Au-delà de l’Amazonie, Green Sanctuaries travaille sur plusieurs opérations en Afrique, dont une très importante en Namibie, où la fondation souhaite acquérir 40 000 hectares. C’est une savane où vivent en liberté les derniers rhinocéros noirs, des girafes, des lions, des léopards… « C’est un projet déjà identifié mais nous n’avons pas encore les fonds », regrette Christophe Gerschel. L’organisation étudie aussi la perspective d’un bail à long terme au Cameroun, où elle vise plusieurs lots de forêts pour plus de 5 000 hectares. Pour relever tous ces défis, il s’est fixé l’objectif de lever entre 30 et 100 millions d’euros d’ici à 2030. Pourquoi ? « On souhaiterait pouvoir protéger au moins 100 000 hectares en 2030, indique-t-il. C’est l’année où l’objectif fixé par la COP15 d’une protection de 30 % de la planète doit être atteint. » Pour gagner ce pari, cet homme de défis travaille avec les fondations des grandes entreprises. Mais le chemin est souvent très (trop ?) long, tortueux et déceptif. Il souhaite également internationaliser son panel de donateurs.

Christophe Gerschel, l’avocat qui sauve les forêts

( En Namibie, les derniers rhinocéros noirs vivant en liberté. Crédits : SHUTTERSTOCK )

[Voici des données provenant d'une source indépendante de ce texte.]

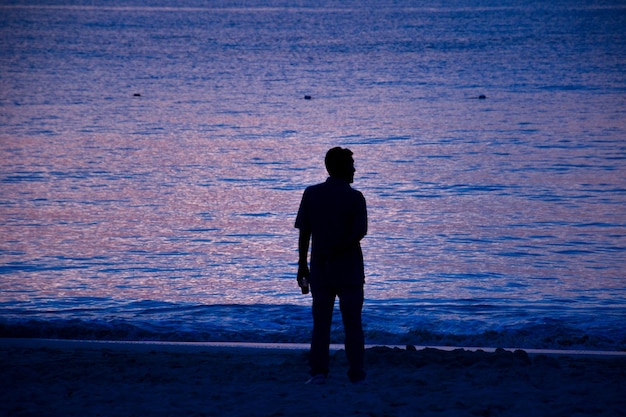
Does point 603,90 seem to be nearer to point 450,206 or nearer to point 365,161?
point 365,161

Cette levée de fonds servira à acquérir toutes les forêts identifiées, dont les prix évoluent selon les régions (entre 150 et 3 000 euros l’hectare en moyenne, à l’exception des forêts domaniales). « Notre projet en Namibie fait partie des prix les plus bas [180 euros l’hectare], détaille-t-il. Parce que c’est assez désertique. Le prix à l’hectare des forêts du Río Napo en Amazonie, les plus riches pour la biodiversité du monde, s’élève à 1 400 euros. Les forêts du Chocó équatorien, c’est 2 000 euros l’hectare. Nous avons étudié un projet en Nouvelle-Calédonie où le prix à l’hectare s’élève à 5 000 euros. » Green Sanctuaries semble être la seule fondation en Europe continentale à sécuriser le foncier de forêts primaires. Et sur le long terme, Christophe Gerschel ne désespère pas de rendre ces forêts aux pouvoirs publics ou aux communautés locales.